====== Task material

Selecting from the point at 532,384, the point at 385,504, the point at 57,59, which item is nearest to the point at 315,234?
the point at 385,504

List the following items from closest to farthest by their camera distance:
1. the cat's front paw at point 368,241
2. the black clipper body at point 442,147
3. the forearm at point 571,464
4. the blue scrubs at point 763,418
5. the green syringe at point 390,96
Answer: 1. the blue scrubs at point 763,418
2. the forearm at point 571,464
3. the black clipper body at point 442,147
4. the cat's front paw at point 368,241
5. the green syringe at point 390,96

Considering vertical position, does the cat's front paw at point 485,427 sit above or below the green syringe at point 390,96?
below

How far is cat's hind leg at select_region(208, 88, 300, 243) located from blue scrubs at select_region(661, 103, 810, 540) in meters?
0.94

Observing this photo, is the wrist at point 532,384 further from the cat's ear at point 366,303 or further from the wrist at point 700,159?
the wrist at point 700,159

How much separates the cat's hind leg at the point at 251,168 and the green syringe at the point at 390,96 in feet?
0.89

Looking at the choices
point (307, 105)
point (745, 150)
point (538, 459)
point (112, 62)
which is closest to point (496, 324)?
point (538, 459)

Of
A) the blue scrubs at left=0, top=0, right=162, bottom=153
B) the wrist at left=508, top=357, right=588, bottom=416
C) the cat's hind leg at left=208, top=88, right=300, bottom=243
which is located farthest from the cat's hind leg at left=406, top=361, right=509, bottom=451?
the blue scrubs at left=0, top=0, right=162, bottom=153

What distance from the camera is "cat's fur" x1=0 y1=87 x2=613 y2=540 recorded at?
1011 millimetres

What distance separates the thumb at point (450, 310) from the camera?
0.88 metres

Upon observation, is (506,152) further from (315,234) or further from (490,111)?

============

*Directions for this task:*
Set down all of the entries exactly, please.

*Solution for this problem:*
Selecting from the point at 532,384, the point at 385,504, the point at 57,59, which item is nearest to the point at 315,234?
the point at 385,504

List the following items from closest to farthest by their camera distance:
1. the cat's front paw at point 368,241
2. the black clipper body at point 442,147
3. the forearm at point 571,464
4. the blue scrubs at point 763,418
5. the green syringe at point 390,96
Answer: 1. the blue scrubs at point 763,418
2. the forearm at point 571,464
3. the black clipper body at point 442,147
4. the cat's front paw at point 368,241
5. the green syringe at point 390,96

Considering vertical position, does the cat's front paw at point 485,427 sit above or below the green syringe at point 390,96?
below

How far is cat's hind leg at select_region(208, 88, 300, 243) located from blue scrubs at select_region(661, 103, 810, 540) in meters?
0.94

Observing this photo, is the wrist at point 532,384 further from the cat's ear at point 366,303 or further from the wrist at point 700,159?
the wrist at point 700,159

How much separates the cat's hind leg at the point at 251,168 and the green syringe at the point at 390,96 in feet?
0.89

Looking at the choices
point (307, 105)
point (745, 150)
point (538, 459)
point (112, 62)
which is closest to point (496, 324)?
point (538, 459)

Of
A) the blue scrubs at left=0, top=0, right=162, bottom=153
B) the wrist at left=508, top=357, right=588, bottom=416
C) the cat's hind leg at left=208, top=88, right=300, bottom=243
which is located farthest from the cat's hind leg at left=406, top=361, right=509, bottom=451?
the blue scrubs at left=0, top=0, right=162, bottom=153

What distance from the camera is "cat's fur" x1=0 y1=87 x2=613 y2=540 recorded at?
1011 millimetres

What distance separates the thumb at point (450, 310) from the camera?
0.88 metres

Upon observation, is (506,152) further from (315,234) or further from (490,111)?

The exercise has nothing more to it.